Recommendations to Mitigate Social Risk
Given the broad and pervasive nature of social risk, it is
folly to think any corporation is immune. Any organization, institution or
individual can be its next target. Leaders can nonetheless take steps to be
better prepared for social risk, see it coming, and react to it before it
becomes a true crisis that plays out in public. These five recommendations can
help identify and mitigate social risk:
1. Know who you are and what you stand for. By understanding
its core values and establishing a chain of command that respects those values,
an organization can respond to social risk with speed, clarity and confidence.
2. Create an ecosystem of diverse partners. A diverse
ecosystem will create an “early warning system” to help identify social risk
before it manifests as a threat or crisis—provided you stay engaged with this
ecosystem in a genuine dialogue.
3. Ask, don’t tell. When developing a social risk
management strategy, getting honest feedback can help you avoid pitfalls and
build credibility. Similar to engaging partners, this must be approached by
listening rather than telling.
4. Communicate constantly. In an age of social risk,
communicating is not about pushing information to audiences. Rather, it is a
methodical approach to all facets of a communications strategy that fosters
dialogue.
5. Act with humanity. Social risk is driven by human
emotions that must be respected and appreciated. This is the difference between
electric scooter-sharing start-up Bird laying off 400 employees in a Zoom call
during the early days of COVID-19 and Valencia College’s administrators calling
each of their 40,000 students just to check in on them.
A New Approach
Social risk is far too pervasive and diverse for any single
company, political institution or leader to stop. Companies must be very
careful in relying on the traditional crisis playbook of “Acknowledge,
Apologize, Act,” where you seek to make amends to the audiences most impacted
by the incident or chain of events. Social risk is too broad for that.
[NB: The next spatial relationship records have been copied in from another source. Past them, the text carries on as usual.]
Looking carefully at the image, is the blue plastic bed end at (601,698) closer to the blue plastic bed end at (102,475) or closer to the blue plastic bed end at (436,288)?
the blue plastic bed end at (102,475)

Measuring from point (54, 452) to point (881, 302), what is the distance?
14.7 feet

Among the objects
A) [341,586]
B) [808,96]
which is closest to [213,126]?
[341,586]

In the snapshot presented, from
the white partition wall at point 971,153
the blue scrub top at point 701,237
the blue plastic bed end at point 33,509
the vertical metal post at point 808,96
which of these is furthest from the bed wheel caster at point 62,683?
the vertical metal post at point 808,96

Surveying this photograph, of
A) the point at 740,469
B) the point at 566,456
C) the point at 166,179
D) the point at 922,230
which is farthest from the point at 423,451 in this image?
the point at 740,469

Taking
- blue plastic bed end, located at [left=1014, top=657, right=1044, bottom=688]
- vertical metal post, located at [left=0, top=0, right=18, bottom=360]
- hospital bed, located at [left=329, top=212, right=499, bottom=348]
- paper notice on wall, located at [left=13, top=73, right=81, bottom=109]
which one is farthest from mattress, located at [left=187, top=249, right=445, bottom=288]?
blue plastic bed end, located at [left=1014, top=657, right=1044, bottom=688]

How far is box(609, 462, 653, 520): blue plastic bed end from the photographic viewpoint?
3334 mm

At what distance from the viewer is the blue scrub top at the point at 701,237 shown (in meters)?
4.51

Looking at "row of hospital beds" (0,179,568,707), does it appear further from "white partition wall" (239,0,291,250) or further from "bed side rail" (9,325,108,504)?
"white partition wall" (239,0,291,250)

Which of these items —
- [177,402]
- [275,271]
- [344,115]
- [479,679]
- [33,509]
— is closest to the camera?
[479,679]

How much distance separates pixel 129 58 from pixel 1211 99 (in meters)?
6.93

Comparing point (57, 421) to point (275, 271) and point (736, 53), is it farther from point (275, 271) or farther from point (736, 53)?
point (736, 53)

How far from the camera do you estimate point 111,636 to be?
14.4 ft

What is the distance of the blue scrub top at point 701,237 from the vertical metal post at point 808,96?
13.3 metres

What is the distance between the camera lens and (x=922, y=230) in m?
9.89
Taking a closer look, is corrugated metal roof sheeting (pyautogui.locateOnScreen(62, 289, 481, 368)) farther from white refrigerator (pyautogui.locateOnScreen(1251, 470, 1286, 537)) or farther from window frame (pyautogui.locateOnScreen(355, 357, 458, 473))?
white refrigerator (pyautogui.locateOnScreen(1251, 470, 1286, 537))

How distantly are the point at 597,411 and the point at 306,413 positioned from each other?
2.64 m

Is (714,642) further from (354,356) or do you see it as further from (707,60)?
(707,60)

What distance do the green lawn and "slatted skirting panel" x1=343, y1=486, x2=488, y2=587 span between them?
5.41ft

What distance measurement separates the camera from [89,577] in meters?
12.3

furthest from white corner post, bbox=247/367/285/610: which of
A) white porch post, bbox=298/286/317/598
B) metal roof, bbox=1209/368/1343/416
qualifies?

Addressing social risk requires looking at its causes from a
systemic standpoint, not on an event-by-event basis. The solutions must be
focused on the same societal level as its causes, including poverty, injustice,
isolation due to the pandemic and mental health challenges.
However, executives and leaders can mitigate social risk’s
worst effects and impacts on corporate reputation if they acknowledge its
existence, that it touches all of society, and that it comes from the
perceptions and beliefs all of us have. By seeking solutions and committing to
changing the status quo and attaining a higher degree of empathetic engagement
with important audiences and partners, social risk can be addressed more effectively.